J.Z. : Inclassable ? Non, mal défini, je pense (rires) ! J’aurais pu faire le con tout de suite avec mes trucs à moi, mais comme je me suis plus dispersé, du coup, c’est marrant, l’image d’acteur que je donne. Pour certaines personnes qui ne m’auraient vu que dans des films noirs comme De Battre mon cœur s’est arrêté ou Petites chéries, je passe pour quelqu’un d’odieux. Et dans certaines comédies romantiques, je suis un gars assez silencieux, distant et cool. Mais moi, dans la vie, je ne suis pas cool du tout (rires) ! En tout cas, j’ai la chance d’être vu par plein de gens différemment. Tant mieux peut-être… Je ne trouve pas que le métier d’acteur soit une manière de se définir, mais à la limite une manière de se disperser le plus possible.

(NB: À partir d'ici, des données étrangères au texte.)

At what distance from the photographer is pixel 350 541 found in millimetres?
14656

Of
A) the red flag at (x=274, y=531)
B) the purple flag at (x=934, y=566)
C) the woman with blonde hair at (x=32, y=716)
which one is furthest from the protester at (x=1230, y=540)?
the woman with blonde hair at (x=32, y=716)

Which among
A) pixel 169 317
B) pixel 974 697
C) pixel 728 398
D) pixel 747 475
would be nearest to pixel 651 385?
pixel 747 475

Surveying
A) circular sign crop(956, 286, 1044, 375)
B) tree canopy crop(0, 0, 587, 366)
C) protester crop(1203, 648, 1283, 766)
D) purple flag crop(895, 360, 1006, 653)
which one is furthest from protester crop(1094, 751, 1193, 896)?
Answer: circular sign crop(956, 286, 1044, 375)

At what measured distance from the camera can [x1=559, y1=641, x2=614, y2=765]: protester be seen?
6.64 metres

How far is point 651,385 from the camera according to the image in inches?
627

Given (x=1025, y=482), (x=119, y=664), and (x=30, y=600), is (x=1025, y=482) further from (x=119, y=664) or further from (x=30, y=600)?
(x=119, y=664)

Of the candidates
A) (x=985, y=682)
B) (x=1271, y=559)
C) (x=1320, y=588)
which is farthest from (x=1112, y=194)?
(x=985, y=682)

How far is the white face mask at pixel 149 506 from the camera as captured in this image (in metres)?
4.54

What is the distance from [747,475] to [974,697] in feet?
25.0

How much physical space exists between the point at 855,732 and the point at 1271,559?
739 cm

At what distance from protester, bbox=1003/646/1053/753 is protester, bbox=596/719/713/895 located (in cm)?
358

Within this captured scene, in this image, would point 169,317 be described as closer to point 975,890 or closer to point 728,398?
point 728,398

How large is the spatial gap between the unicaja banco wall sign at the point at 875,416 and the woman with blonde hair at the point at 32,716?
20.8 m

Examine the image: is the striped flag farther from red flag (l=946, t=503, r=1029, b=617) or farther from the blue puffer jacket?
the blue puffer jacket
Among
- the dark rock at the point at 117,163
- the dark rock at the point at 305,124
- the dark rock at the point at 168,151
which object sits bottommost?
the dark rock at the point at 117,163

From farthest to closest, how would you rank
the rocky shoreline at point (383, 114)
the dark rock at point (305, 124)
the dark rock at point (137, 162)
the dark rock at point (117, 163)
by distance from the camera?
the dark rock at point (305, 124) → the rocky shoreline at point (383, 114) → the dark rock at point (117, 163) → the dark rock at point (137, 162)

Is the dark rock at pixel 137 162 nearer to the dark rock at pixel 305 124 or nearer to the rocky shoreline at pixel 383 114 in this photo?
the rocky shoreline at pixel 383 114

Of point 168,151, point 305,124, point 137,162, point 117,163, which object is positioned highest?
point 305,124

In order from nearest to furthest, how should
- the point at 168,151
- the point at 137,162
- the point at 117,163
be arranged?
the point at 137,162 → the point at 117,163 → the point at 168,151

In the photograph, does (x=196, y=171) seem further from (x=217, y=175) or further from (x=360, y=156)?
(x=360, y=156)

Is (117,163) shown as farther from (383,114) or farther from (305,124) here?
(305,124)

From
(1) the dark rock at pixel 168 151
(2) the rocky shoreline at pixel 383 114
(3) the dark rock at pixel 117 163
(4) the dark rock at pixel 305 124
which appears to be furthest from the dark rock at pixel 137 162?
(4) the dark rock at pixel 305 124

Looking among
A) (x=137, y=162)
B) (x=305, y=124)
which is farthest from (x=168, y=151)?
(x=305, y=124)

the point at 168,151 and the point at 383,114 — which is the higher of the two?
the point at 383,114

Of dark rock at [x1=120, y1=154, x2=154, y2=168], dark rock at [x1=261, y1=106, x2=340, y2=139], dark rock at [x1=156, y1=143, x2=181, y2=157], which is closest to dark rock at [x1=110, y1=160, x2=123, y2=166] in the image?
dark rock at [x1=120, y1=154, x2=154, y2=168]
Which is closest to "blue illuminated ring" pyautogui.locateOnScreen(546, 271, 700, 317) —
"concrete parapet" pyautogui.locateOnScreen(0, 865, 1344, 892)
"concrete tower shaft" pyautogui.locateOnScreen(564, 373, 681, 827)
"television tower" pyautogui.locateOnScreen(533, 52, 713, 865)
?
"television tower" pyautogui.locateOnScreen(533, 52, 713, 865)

C. : Cela fait 15 ans que tu es comédien. Quel souvenir as-tu de 1992 et de tes deux premiers films, Coupable d’Innocence et La Révolte des Enfants ?
J.Z. : Dans La Révolte des Enfants, j’ai pris une balle dans la gueule qui m’a fait brûler au troisième degré. Je suis resté un an à l’hôpital des grands brûlés avec un bandage. J’aurais pu jouer dans La Momie !
C. : Ou dans La Chambre des officiers avec Caravaca !
J.Z. : Oui, aussi !
C. : Tu aurais pu t’arrêter là…
J.Z. : « Tu aurais pu t’arrêter là » : fais gaffe à la manière dont tu le dis (rires) !
C. : …T’arrêter et écrire. Mais ce n’est pas arrivé, puisque tu as continué à jouer. Est-ce que le concept de surprise est resté intact de film en film ?
J.Z. : Toujours. C’est un métier rempli d’étonnements au niveau du dépaysement mental, cérébral et physique. À chaque fois, je suis surpris de me retrouver dans un rôle, dans une histoire et dans un univers imprévu. À présent, j’aimerais approfondir ce que j’avais envie de faire à la base : la comédie délirante.